In how many ways can the set $N ={1, 2, \cdots, n}$ be partitioned in the form $p(N) = A_{1}\cup A_{2}\cup \cdots \cup A_{k},$ where $A_{i}$ consists of elements forming arithmetic progressions, all with the same common positive difference $d_{p}$ and of length at least one? At least two?

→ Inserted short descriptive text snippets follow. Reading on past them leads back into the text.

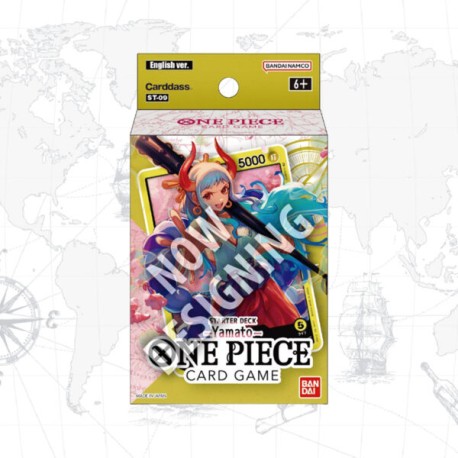 One Piece TCG: Starter Deck -Yamato- [ST-09]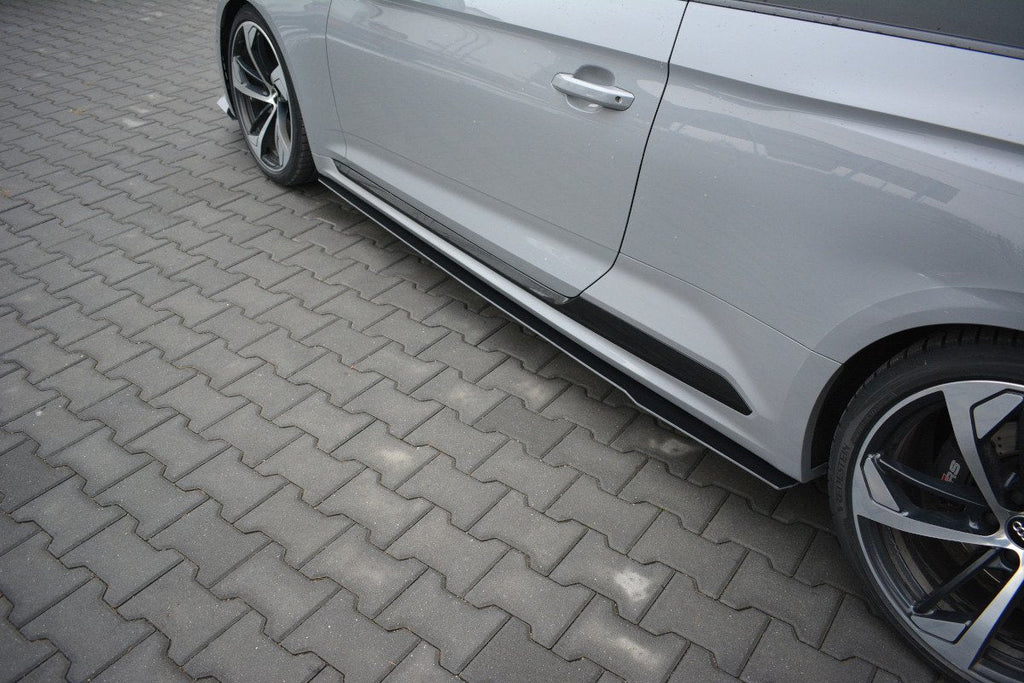 Maxton Design Racing Side Skirts Diffusers para Audi RS5 F5 Coupe - imagen 2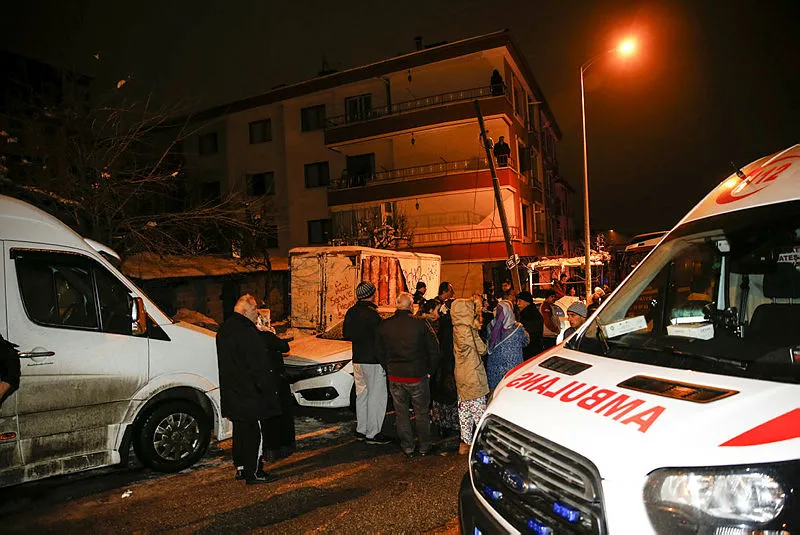 Ankara'da yangın paniği! Korku dolu anlar yaşandı - 4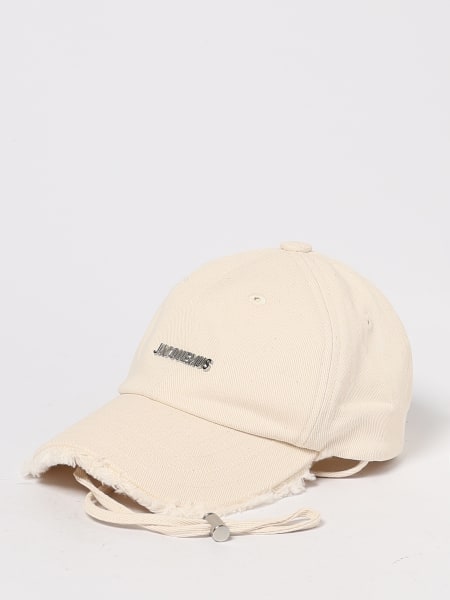 Cappello Il Berrette Artichaut Jacquemus in canvas di cotone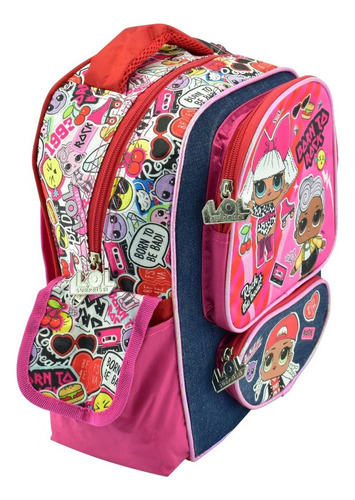 Foto 3 pulgar | Mochila Lol Surprise Rock Relieve Kinder Original Ruz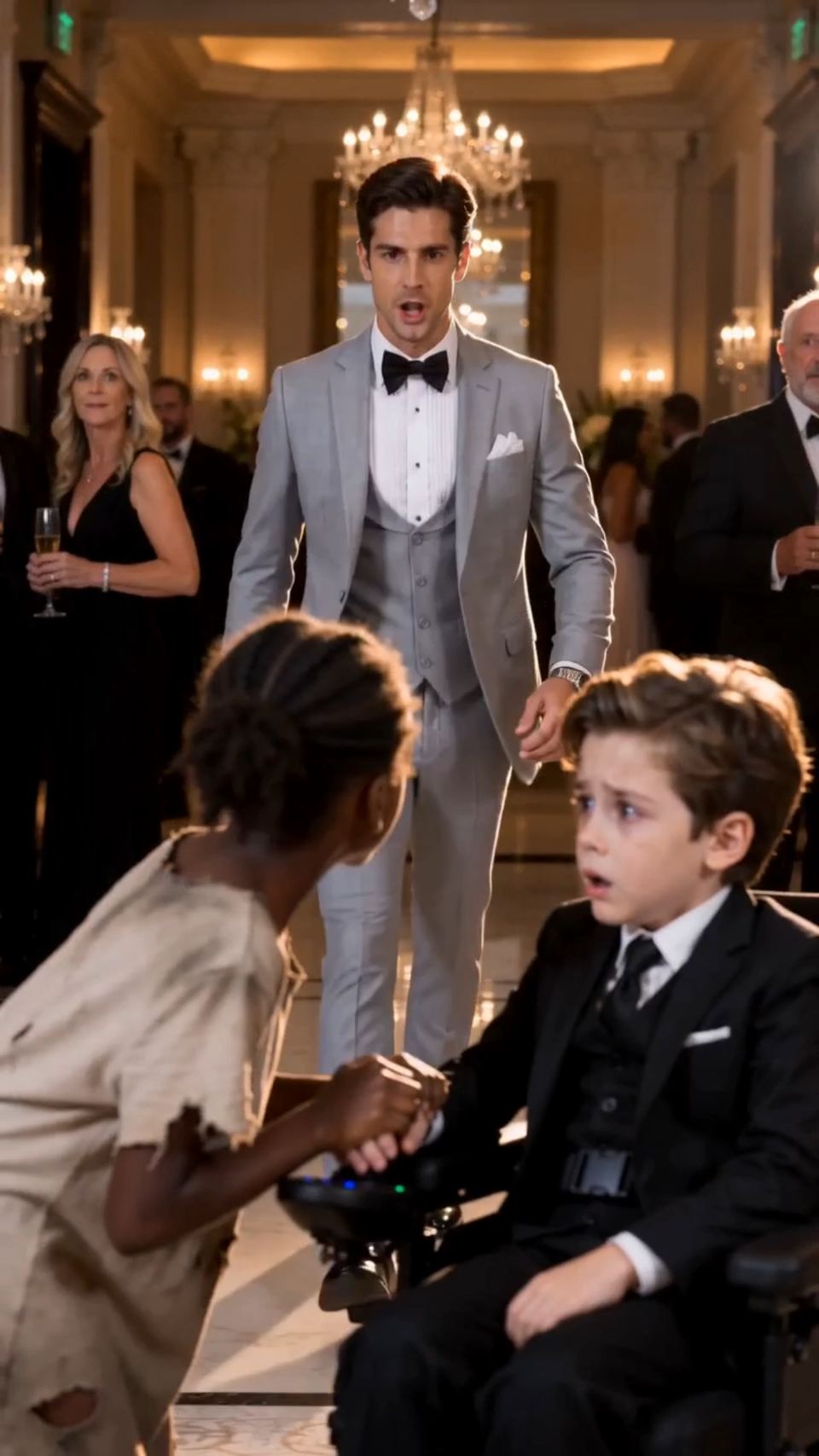 The Barefoot Girl Promised the Millionaire's Son He'd Walk
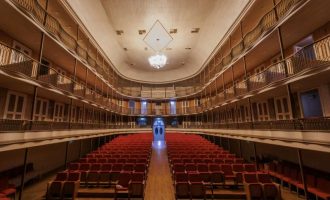 Theatro Sete de Abril reabre depois de 16 anos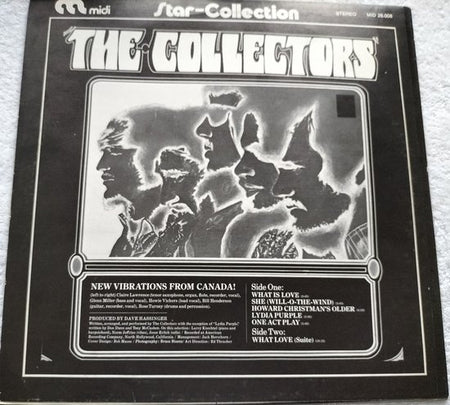 The Collectors - The Collectors (1968) LP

HIDE: Solution Part 1 Claim: There are $2^{n}-2$ ways of performing the desired partitioning. Let $d(k)$ equal the number of ways $N$ can be partitioned as above with common difference $k.$ We are thus trying to evaluate $\sum_{i=1}^{n-1}d(i)$ Lemma: $d(i) = 2^{n-i}$ We may divide $N$ into various rows where the first term of each row denotes a residue $\bmod{i}.$ The only exception is the last row, as no row starts with $0$; the last row will start with $i.$ We display the rows as such: $1, 1+i, 1+2i, 1+3i, \cdots$ $2, 2+i, 2+2i, 2+3i, \cdots$ $\cdots$ $i, 2i, 3i, \cdots$ Since all numbers have one lowest remainder $\bmod{i}$ and we have covered all possible remainders, all elements of $N$ occur exactly once in these rows. Now, we can take $k$ line segments and partition a given row above; all entries within two segments would belong to the same set. For example, we can have: $1| 1+i, 1+2i, 1+3i | 1+4i | 1+5i, 1+6i, 1+7i, 1+8i,$ which would result in the various subsets: ${1},{1+i, 1+2i, 1+3i},{1+4i},{1+5i, 1+6i, 1+7i, 1+8i}.$ For any given row with $k$ elements, we can have at most $k-1$ segments. Thus, we can arrange any number of segments where the number lies between $0$ and $k-1$, inclusive, in: $\binom{k-1}{0}+\binom{k-1}{1}+\cdots+\binom{k-1}{k-1}= 2^{k-1}$ ways. Applying the same principle to the other rows and multiplying, we see that the result always gives us $2^{n-i},$ as desired. We now proceed to the original proof. Since $d(i) = 2^{n-i}$ by the above lemma, we have: $\sum_{i=1}^{n-1}d(i) = \sum_{i=1}^{n-1}2^{n-i}= 2^{n}-2$ Thus, there are $2^{n}-2$ ways of partitioning the set as desired. Part 2 Everything is the same as above, except the lemma slightly changes to $d(i) = 2^{n-i}-i.$ Evaluating the earlier sum gives us: $\sum_{i=1}^{n-1}d(i) = \sum_{i=1}^{n-1}2^{n-i}-i = 2^{n}-\frac{n(n-1)}{2}-2$